TAREA ESCRITA A ▸ Enumera los nombres de ciudades, islas y bahías que aparecen en el texto de la página sobre la obra de Cristina Iglesias.

TEXTO DE LA PÁGINA ▸
======

Ícono del sitio La Neta Neta

Cristina Iglesias desvela su abismo marino en el faro de San Sebastián

Subíamos al faro como quien sube a un cuento. Una procesión de almas en vilo, el runrún de la galerna y la cándida ilusión de que aquello, por un día, sería La isla misteriosa o La isla del tesoro o el escenario de una de terror, de esas en las que desaparece el último de la fila entre arbustos amenazantes y el graznido de las gaviotas. Solo faltaba Hitchcock. La casa del faro, del faro de la isla de Santa Clara, y el camino que lleva allí, primero por mar, luego por tierra, dan para mucho. Historias inquietantes, sueños de balleneros y ballenas y esa contemplación de la ciudad, tan distinta cuando se mira desde la isla. A Cristina Iglesias (San Sebastián, 1956) también le ha dado para mucho. Exactamente para volver al lugar del crimen; dicho de otro modo un poco menos noir, para regresar a su ciudad y plantar en las entrañas de la tierra, pero en medio de la bahía de la Concha, su obra más importante en lo personal y sin duda una de las más ambiciosas en lo artístico y en lo técnico. Hondalea significa en euskera —aunque es un término en desuso cuyo origen se remonta a escritos del siglo XVII— “abismo en el mar” o “fondo del mar”. Es el título elegido por la escultora donostiarra para bautizar a su nueva criatura, un colosal vaso de bronce de 15 toneladas que, incrustado en las tripas de Santa Clara y en lo que fue la casa del faro, deshabitada desde 1968, recrea la estratificación de los fondos marinos y el estallido de las olas contra las rocas. Es una expresión poética pero a la vez furiosamente realista del constante interés de Iglesias por todo aquello que tiene que ver con la geología.

======

DATOS PROPORCIONADOS ▸
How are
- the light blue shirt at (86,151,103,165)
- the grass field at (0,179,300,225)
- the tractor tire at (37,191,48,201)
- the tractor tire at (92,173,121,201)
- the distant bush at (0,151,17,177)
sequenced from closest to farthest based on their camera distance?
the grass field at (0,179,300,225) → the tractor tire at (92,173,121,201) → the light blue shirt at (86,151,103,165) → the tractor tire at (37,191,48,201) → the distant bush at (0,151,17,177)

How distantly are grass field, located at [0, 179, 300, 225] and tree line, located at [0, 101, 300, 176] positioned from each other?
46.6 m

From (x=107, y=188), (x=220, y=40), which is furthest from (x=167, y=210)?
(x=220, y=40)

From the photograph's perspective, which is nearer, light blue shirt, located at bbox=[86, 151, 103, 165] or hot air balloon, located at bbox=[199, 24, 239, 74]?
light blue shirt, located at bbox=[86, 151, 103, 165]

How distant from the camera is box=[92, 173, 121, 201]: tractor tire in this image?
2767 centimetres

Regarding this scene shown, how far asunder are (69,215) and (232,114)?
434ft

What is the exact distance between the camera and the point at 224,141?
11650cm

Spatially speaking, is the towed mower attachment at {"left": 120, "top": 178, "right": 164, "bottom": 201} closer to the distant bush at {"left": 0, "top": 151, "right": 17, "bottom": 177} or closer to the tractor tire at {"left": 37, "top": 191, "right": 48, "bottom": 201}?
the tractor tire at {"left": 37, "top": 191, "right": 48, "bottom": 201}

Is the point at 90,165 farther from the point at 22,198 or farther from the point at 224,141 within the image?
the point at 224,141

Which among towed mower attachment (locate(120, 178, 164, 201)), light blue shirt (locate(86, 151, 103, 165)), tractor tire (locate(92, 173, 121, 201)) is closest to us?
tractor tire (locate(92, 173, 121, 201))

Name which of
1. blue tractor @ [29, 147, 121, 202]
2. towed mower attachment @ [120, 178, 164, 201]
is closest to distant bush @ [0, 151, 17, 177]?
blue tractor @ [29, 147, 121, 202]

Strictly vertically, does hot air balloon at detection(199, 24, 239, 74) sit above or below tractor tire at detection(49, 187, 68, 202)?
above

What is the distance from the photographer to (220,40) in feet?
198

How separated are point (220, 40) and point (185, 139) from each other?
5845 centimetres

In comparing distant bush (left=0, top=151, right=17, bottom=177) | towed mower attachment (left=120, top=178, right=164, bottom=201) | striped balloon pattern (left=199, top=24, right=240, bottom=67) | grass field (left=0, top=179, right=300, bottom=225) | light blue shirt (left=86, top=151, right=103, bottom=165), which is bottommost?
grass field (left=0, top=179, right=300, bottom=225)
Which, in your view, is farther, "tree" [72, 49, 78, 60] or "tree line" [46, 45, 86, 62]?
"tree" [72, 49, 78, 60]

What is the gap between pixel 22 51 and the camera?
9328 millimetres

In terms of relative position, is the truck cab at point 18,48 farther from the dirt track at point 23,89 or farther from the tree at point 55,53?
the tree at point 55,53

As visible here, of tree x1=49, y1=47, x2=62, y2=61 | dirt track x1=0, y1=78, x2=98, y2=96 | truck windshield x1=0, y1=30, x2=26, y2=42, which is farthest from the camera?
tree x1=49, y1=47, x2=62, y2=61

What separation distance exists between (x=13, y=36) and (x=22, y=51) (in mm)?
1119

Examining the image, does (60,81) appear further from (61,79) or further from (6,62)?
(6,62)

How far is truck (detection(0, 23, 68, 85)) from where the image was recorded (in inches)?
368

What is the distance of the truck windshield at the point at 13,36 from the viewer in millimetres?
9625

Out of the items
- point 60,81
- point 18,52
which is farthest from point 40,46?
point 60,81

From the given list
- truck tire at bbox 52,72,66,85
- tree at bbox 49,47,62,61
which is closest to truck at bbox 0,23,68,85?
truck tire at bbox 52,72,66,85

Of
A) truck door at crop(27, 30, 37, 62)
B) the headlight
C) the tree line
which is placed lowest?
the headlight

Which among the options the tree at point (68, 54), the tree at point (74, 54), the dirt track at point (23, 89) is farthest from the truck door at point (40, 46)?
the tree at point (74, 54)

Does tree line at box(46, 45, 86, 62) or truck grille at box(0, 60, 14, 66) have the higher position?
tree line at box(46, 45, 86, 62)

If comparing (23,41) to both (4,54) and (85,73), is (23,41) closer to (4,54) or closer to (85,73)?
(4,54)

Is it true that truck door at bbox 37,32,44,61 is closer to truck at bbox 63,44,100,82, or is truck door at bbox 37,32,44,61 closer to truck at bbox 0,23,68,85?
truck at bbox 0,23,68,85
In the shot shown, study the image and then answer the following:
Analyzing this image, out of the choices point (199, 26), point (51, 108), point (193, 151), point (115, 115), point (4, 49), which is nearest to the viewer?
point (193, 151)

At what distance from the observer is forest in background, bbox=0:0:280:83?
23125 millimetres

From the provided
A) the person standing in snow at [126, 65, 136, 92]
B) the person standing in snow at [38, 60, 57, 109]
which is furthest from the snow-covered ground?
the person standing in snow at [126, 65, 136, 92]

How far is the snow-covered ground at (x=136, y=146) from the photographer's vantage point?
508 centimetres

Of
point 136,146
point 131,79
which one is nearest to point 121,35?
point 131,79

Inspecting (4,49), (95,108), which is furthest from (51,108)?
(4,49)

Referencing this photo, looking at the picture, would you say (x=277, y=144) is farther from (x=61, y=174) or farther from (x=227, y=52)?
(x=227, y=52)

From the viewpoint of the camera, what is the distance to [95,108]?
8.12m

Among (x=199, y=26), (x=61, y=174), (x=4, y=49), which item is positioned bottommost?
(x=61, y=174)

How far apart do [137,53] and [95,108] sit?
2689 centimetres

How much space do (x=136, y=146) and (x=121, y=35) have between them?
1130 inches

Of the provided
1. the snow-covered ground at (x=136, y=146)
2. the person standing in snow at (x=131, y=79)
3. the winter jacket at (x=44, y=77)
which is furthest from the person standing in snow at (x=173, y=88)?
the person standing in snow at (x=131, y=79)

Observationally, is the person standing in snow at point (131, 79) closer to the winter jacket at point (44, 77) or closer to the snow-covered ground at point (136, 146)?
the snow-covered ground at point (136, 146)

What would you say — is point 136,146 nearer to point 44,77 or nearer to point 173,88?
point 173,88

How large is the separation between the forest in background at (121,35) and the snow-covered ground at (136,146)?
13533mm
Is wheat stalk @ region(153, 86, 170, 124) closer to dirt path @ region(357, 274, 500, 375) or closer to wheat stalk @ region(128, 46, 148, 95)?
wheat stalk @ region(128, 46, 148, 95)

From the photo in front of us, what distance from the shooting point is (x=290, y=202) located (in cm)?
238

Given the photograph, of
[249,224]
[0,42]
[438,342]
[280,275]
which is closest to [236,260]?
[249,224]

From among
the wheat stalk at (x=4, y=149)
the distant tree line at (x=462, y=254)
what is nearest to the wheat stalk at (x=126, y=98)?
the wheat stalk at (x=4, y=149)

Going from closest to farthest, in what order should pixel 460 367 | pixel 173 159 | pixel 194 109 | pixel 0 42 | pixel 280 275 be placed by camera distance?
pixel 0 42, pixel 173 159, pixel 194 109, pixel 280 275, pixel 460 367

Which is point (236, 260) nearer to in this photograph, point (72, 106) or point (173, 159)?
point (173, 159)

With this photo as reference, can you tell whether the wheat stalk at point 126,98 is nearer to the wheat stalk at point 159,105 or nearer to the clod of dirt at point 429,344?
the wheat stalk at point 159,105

======

TAREA ESCRITA B ▸ Devuelve cada fila que contenga la palabra "dirt", respetando mayúsculas y minúsculas.

RESPUESTA COMPLETA A ▸
- San Sebastián
- isla de Santa Clara
- bahía de la Concha

RESPUESTA COMPLETA B ▸
In terms of relative position, is the truck cab at point 18,48 farther from the dirt track at point 23,89 or farther from the tree at point 55,53?
As visible here, of tree x1=49, y1=47, x2=62, y2=61 | dirt track x1=0, y1=78, x2=98, y2=96 | truck windshield x1=0, y1=30, x2=26, y2=42, which is farthest from the camera?
Which among the options the tree at point (68, 54), the tree at point (74, 54), the dirt track at point (23, 89) is farthest from the truck door at point (40, 46)?
Is wheat stalk @ region(153, 86, 170, 124) closer to dirt path @ region(357, 274, 500, 375) or closer to wheat stalk @ region(128, 46, 148, 95)?
With this photo as reference, can you tell whether the wheat stalk at point 126,98 is nearer to the wheat stalk at point 159,105 or nearer to the clod of dirt at point 429,344?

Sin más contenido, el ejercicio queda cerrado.